Recensie: Tove Ditlevsen – Kwaad geluk
Grimmig huwelijksleven
In haar ondertussen beroemde autobiografische Kopenhagen-trilogie – bestaande uit de romans Kindertijd, Jeugd en Afhankelijkheid – schetst de Deense Tove Ditlevsen (1917 – 1976) een eerlijk en aangrijpend portret van haar turbulente leven. De auteur groeide op in armoede, was diverse malen getrouwd, had kinderen van verschillende mannen, was psychisch labiel en verslaafd aan alcohol en medicijnen. Autobiografische thema’s worden ook verwerkt in haar fictie. Eerder verscheen de roman De gezichten en nu is met Kwaad geluk, oorspronkelijk verschenen in 1963, voor het eerst een verhalenbundel in het Nederlands beschikbaar.

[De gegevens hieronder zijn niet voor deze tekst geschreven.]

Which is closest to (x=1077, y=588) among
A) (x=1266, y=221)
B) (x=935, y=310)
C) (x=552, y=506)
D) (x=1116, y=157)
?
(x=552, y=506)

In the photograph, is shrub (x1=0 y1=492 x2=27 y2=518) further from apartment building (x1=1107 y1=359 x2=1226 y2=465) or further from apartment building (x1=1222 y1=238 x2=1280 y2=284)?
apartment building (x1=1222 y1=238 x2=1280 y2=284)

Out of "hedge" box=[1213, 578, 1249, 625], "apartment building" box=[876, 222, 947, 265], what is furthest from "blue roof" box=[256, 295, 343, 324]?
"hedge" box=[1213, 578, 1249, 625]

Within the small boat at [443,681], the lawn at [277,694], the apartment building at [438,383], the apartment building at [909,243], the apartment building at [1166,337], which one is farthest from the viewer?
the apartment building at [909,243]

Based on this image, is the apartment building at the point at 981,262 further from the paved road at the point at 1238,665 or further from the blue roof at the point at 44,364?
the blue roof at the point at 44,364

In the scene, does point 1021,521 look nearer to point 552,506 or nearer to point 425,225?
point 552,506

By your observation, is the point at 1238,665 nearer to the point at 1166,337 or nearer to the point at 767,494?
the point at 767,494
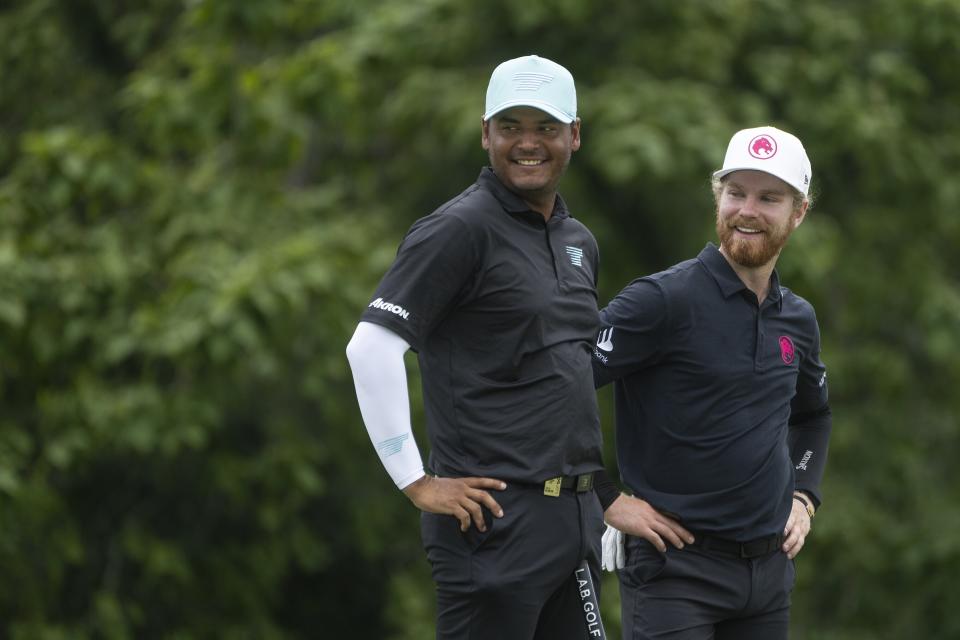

Ditlevsen heeft geen opsmuk nodig: de elf korte verhalen die zijn opgenomen in de bundel zijn geschreven in korte, heldere en duidelijke zinnen. De verhalen gaan hoofdzakelijk over het huwelijksleven van mensen uit de arbeidersklasse of lage middenklasse. En dat leven bestaat niet uit rozengeur en maneschijn: het huwelijk is altijd een bron van ellende, ruzie en geweld; in veel verhalen komen dan ook scheidingen voor. Vrouwen zijn ondergeschikt aan mannen, zijn dikwijls ook bang voor die mannen, worden steevast als zwak omschreven en zijn het slachtoffer van overspel en psychisch geweld. De man in het verhaal ‘De dolk’ is duidelijk over vrouw en kind:
Ze waren als schaduwen in hem, gedachtespinsels die hij niet van zich af kon schudden, producten van zwakte in zijn binnenste die hij uit alle macht probeert te overwinnen. Ze blokkeerden zijn plannen, leidden hem af en irriteerden hem juist op de momenten dat hij al zijn energie nodig had.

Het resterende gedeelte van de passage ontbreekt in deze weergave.